Víðarr uses plugins to allow interaction with a diverse set of systems. Plugins
are loaded by the Java
ServiceLoader
and exported by the Java module
system
using the provides
keyword. All plugins need to depend only on the
ca.on.oicr.gsi.vidarr.pluginapi
module to hook into the Víðarr
infrastructure.
There are several services that a plugin can provide and a plugin is free to
provide multiple. Plugins are loaded from JSON data in the Vidarr configuration
file or, in the case of an unload filter, user requests, using Jackson. Each
plugin can load whatever Jackson-compatible data from JSON it requires. Each
plugin has a small "provider" class which provides type information for
Jackson. In the JSON file, the "type"
attribute will be used to create the
appropriate class instance. The provider class lists what values for "type"
correspond to what Java objects that Jackson should load. Since objects are
instantiated by Jackson, most have a startup
method that is called after
loading is complete where the plugin can do any initialisation required. If it
throws exceptions, the Vidarr server will fail to start, which is probably the
correct behaviour for a badly misconfigured plugin.
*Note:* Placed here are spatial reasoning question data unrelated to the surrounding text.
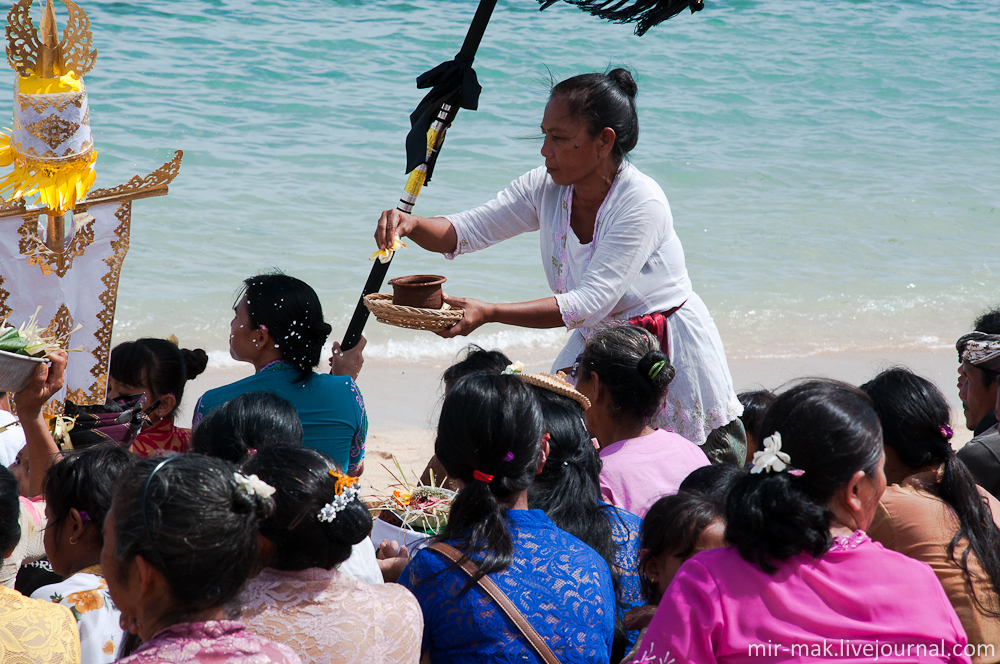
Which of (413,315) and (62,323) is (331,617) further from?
(62,323)

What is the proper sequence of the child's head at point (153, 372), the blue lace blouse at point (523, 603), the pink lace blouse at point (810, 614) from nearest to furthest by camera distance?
the pink lace blouse at point (810, 614) → the blue lace blouse at point (523, 603) → the child's head at point (153, 372)

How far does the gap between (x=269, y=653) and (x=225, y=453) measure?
1.02 meters

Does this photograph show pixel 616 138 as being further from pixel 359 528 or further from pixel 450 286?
pixel 450 286

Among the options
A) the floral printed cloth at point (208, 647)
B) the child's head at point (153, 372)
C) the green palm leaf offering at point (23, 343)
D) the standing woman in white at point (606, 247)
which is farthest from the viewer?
the child's head at point (153, 372)

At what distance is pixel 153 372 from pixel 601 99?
1921 millimetres

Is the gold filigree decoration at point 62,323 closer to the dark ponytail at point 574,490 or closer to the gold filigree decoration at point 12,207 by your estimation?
the gold filigree decoration at point 12,207

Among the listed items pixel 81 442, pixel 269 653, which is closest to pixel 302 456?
pixel 269 653

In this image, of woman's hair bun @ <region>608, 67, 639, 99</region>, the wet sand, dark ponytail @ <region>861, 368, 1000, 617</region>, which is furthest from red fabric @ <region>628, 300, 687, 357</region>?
the wet sand

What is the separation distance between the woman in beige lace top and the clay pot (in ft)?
4.23

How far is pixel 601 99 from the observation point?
3311 mm

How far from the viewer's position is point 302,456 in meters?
2.03

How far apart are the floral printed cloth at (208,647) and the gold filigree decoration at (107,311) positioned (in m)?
2.18

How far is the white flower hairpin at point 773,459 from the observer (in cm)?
186

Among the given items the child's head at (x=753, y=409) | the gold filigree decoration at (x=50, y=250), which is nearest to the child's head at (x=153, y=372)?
the gold filigree decoration at (x=50, y=250)
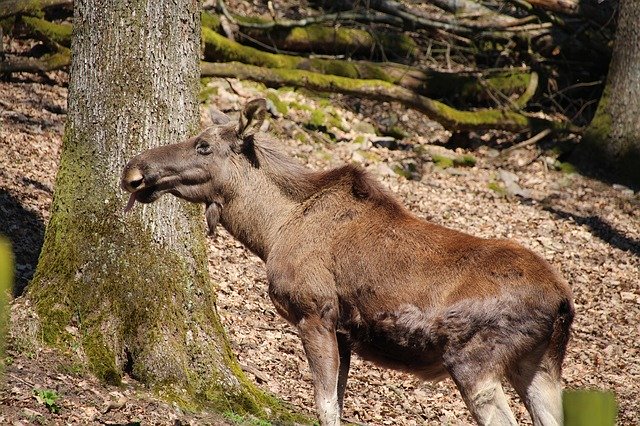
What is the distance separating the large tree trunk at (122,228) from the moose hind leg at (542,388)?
227 centimetres

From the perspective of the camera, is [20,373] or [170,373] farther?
[170,373]

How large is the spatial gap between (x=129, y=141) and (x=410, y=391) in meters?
3.86

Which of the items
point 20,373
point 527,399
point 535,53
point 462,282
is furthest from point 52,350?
point 535,53

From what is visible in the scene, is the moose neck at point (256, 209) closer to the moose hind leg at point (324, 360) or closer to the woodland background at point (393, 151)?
the moose hind leg at point (324, 360)

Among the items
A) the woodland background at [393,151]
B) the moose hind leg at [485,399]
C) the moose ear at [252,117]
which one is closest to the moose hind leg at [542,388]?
the moose hind leg at [485,399]

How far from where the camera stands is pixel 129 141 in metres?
6.71

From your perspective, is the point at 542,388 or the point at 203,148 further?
the point at 203,148

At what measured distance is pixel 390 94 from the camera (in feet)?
49.3

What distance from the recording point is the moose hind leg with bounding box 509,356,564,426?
6.00 meters

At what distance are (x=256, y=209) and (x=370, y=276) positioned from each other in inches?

As an example of a configuration file:
"consumableResources": {
"total": {
"maximum": 500,
"type": "max-in-flight"
}
}
The "type": "max-in-flight"
property is used to connect this configuration to
ca.on.oicr.gsi.vidarr.core.MaxInFlightConsumableResource
. The "maximum"
property is populated by Jackson into an instance of that class. Here "total"
is an arbitrary name set by the server administrator they will use in the
"targets"
section of the main configuration file.
These are high-level overviews of the purpose and general constraints for each service. The JavaDoc for each interface provides the details for how the interfaces should behave.
Additionally, plugins communicate with the outside world through the types they
expect. A description of the types is provided in
ca.on.oicr.gsi.vidarr.SimpleType
and the format for the values is meant to be
compatible with Shesmu's.
Plugins are meant to run asynchronously. Most plugins are given a WorkMonitor
instance which allows a plugin to communicate back to Víðarr and schedule
future asynchronous tasks. Plugins must implement recovery from crash, so are
expected to journal their current state to the database. The WorkMonitor
provides methods to journal state to the database for crash recovery and to
provide status information to users.
Most plugins have a recover
method. If Vidarr is restarted, the plugin will
be asked to recover its state from the last state information in journaled to
the database using the WorkMonitor
. Plugins are expected to be able to pick
up where they left off based only on this information.
See Víðarr Code Style for preferred code formatting.
Consumable resources implement
ca.on.oicr.gsi.vidarr.ConsumableResourceProvider
and
ca.on.oicr.gsi.vidarr.ConsumableResource
. These plugins are responsible for
delaying workflow run execution until resources are available.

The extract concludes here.